Der Besucher wird also, wenn er den Ausstellungssaal betritt, erst einmal von der Fülle überwältigt. Und dann wird er allein gelassen. Denn auf eine Beschriftung hat man verzichtet. Da darf man also raten, welche Schüsseln und Schalen bereits im Rokoko entstanden, seit wann in Meissen jegliche Form, die es auch mit anderen Dekorationen gab, mit dem Zwiebelmuster verziert wurde. Offensichtlich ist nur, dass das Hinzufügen von Figuren bei Salzfässchen, Etageren, Girandolen und Tafelaufsätzen erst im Historismus aufkam, sodass nun auch Fleischtöne und einige andere Farben, wenngleich sparsam, mit dem strengen Blau-Weiß konkurrieren. Denn die Geschichte des Zwiebelmusters ist die Geschichte der Blaumalerei. Bereits Böttger hatte versucht, eine Farbe zu finden, die der Importware aus dem Fernen Osten entsprach. Wahrscheinlich waren in China die ersten Keramiken mit dem Unterglasurblau bereits in der Tang-Zeit (618 – 907) entstanden und in den nachfolgenden Jahrhunderten perfektioniert worden. Besonders geschätzt wurden sie dann von den Ming-Kaisern (1368 – 1644), während die nachfolgende Qing-Dynastie monochrome Glasuren oder die Buntmalerei bevorzugte.
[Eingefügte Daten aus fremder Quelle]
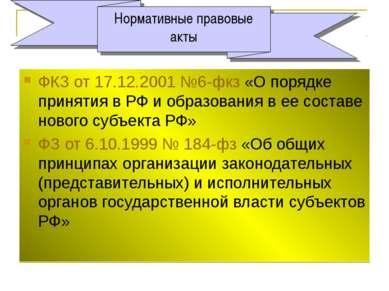 ФКЗ от 17.12.2001 №6-фкз «О порядке принятия в РФ и образования в ее составе ...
Damals wanderte blau-weiß dekoriertes Porzellan, das nicht den Ansprüchen des Hofes entsprach, in den Export, nach Indien und Persien genauso wie nach Europa, wo es vielfach als Inbegriff der China-Ware galt. Deshalb erwartete August der Starke, wie ein Notizzettel überliefert, von seiner Manufaktur Porzellan mit „Rohadabläh“ (was als schöner Erfolg der gegenwärtig angepriesenen Methode des „Schreiben nach Hören“ gelten kann. Denn gemeint war, sächsisch intoniert, das „Roi de bleu“). Aber Böttger blieben stabile Ergebnisse versagt. Die Brände glückten manchmal – und wurden dann sofort dem Kurfürsten präsentiert. Aber oft genug gingen sie auch daneben. Erst um 1739 war man so weit, eine kontinuierliche Produktion aufzunehmen. Auf welche Vorbilder das Zwiebelmuster zurückgriff, wird noch immer diskutiert. Sicher ist jedoch, dass die „Zwiebel“ keine Zwiebel ist. Die drei Früchte auf der Fahne der Teller sind Granatapfel, Pfirsich und Fingerzitrone, drei chinesische Glücksfrüchte, die für zahlreiche Söhne, Langlebigkeit und viel Glück stehen. Aber diese exotischen Früchte kannten die Maler in Meissen natürlich nicht.
Das Zwiebelmuster wurde schnell populär – und damit zu einem Exportschlager für Meissen. Das belegen die vielen Nachahmungen in Fayence (seit 1740) und Porzellan – zuerst 1768 durch die KPM Berlin, später durch thüringische und böhmische Manufakturen genauso wie durch Fürstenberg und Royal Kopenhagen. Nur leider wird dieses Kapitel, das erst in seiner ganzen Breite – von der Vortäuschung der eigentlichen Herkunft bis hin zur finalen Anverwandlung – die Faszination des Zwiebelmusters sichtbar macht, nicht aufgeschlagen. Das Hetjens beschränkt sich darauf, auszubreiten, was ein monomaner Sammler zusammengetragen, geordnet und katalogisiert hat.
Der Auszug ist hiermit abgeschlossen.